Gray wolf Where the animal is: Habitat: The gray wolf habitat, in the past, included areas as varied as deserts of Egypt and the bone chilling, icy tundras. The gray wolf is as adaptable as man; it is no wonder that the habitat of the gray wolf is spread all over the world. The Great Plains Wolf, which is a subspecies of the gray wolf, is a native to the gray wolf habitats in North America. It is also known as the buffalo wolf or the Eastern timber wolf. Once, these gray wolves dominated and claimed the vast stretches of continental US, especially, the western United States and southern Canada as their habitat.

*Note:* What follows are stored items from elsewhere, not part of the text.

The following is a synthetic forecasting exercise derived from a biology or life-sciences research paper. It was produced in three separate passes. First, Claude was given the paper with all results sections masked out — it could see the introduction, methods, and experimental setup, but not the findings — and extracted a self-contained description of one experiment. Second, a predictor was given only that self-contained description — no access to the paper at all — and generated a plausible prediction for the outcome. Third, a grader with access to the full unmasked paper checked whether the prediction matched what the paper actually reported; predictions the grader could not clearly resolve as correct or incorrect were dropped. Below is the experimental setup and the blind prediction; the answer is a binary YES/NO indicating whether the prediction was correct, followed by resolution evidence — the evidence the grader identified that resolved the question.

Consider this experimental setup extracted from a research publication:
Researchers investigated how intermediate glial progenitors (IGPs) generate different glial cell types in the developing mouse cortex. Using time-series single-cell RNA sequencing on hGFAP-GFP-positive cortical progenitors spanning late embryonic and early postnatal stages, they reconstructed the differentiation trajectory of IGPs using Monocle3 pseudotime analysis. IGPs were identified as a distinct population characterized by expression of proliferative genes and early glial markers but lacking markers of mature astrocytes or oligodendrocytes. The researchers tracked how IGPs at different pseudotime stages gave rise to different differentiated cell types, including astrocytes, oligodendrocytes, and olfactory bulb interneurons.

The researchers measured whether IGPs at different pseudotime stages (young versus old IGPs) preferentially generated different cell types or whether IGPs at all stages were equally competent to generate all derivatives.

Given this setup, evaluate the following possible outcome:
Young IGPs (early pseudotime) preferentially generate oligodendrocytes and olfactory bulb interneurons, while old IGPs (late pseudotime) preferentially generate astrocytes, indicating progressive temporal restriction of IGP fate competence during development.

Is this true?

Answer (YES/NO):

Today, Minnesota, Michigan, and Wisconsin serve as the gray wolf habitat. Occasionally, these gray wolves have been reported in the states of Dakota and Nebraska. Destruction of the habitat: Originally, Gray Wolves had the largest distribution of any mammal except humans. Their geographic range was mainly in the Northern hemisphere spanning from the Arctic towards South America and Southern Asia. Today due to habitat destruction and environmental changes, the Gray Wolf is found only in the United States, Alaska, Canada, Mexico, and Eurasia.

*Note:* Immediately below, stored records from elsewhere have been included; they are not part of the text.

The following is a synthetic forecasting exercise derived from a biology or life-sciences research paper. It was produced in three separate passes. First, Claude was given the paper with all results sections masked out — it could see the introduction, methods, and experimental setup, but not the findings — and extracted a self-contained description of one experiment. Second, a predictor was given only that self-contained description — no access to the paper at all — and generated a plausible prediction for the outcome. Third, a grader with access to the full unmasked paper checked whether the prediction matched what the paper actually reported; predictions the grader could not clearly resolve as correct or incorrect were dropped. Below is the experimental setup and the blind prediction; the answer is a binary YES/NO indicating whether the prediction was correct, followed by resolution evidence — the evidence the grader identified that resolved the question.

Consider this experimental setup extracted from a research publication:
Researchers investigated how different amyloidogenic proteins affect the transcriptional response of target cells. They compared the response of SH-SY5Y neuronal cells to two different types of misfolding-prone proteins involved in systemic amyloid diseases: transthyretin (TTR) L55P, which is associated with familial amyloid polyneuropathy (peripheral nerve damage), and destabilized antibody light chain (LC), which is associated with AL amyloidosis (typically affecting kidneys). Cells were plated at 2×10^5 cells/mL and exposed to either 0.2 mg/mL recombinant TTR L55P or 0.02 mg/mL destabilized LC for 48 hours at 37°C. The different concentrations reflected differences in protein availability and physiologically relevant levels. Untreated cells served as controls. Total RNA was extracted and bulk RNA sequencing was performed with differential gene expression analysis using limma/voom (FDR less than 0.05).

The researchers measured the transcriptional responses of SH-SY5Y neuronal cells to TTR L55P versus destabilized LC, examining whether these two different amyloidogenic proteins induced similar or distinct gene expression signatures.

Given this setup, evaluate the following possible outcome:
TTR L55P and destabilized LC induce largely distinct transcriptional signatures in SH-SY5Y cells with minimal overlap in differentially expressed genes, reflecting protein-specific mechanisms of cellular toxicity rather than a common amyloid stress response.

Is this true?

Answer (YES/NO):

Unfortunately, by the mid-1930s, the killing of wolves greatly reduced the Gray Wolf population in the United States to parts of Alaska, Idaho, Michigan, Minnesota, Montana, Wisconsin and Wyoming. Today, Minnesota has the largest wolf population of any U. S state! What is being done to save the gray wolf? Wolf reintroduction  involves the artificial reestablishment of a population of wolves into areas where they had been previously extirpated. Wolf reintroduction is only considered where large tracts of suitable wilderness still exist and where certain prey species are abundant enough to support a predetermined wolf population.

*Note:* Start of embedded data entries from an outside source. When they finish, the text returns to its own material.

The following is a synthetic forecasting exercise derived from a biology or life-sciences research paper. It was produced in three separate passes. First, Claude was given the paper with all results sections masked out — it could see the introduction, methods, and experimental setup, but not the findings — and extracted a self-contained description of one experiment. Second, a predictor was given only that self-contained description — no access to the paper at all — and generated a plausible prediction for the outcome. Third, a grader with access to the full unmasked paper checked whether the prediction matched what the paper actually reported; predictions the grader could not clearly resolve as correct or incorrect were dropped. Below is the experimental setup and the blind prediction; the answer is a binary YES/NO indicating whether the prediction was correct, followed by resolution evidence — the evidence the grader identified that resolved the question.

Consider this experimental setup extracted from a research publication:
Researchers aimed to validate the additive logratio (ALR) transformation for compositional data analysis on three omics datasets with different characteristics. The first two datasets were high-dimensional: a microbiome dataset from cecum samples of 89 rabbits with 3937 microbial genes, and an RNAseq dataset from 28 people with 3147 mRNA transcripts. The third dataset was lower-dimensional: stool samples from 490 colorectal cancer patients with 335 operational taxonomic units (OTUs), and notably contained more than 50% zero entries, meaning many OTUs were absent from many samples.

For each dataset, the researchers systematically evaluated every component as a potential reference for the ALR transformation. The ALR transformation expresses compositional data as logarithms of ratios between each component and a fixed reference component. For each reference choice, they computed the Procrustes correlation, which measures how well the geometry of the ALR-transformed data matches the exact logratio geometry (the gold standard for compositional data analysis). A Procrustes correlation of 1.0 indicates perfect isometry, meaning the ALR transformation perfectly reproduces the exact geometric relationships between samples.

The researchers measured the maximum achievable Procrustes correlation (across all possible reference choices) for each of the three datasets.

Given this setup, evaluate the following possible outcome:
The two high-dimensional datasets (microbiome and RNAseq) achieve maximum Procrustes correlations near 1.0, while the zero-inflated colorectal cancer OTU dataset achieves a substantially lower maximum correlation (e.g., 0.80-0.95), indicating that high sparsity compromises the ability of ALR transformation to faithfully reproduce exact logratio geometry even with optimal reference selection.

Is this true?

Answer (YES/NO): YES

The five last known wild Mexican grey wolves were captured in 1980 in accordance with an agreement between the United States and Mexico intended to save the critically endangered subspecies. Since then, a comprehensive captive breeding program has brought Mexican wolves back from the brink. Currently, there are 300 captive Mexican wolves taking part in the program. The ultimate goal for these wolves, however, is to reintroduce them to areas of their former range.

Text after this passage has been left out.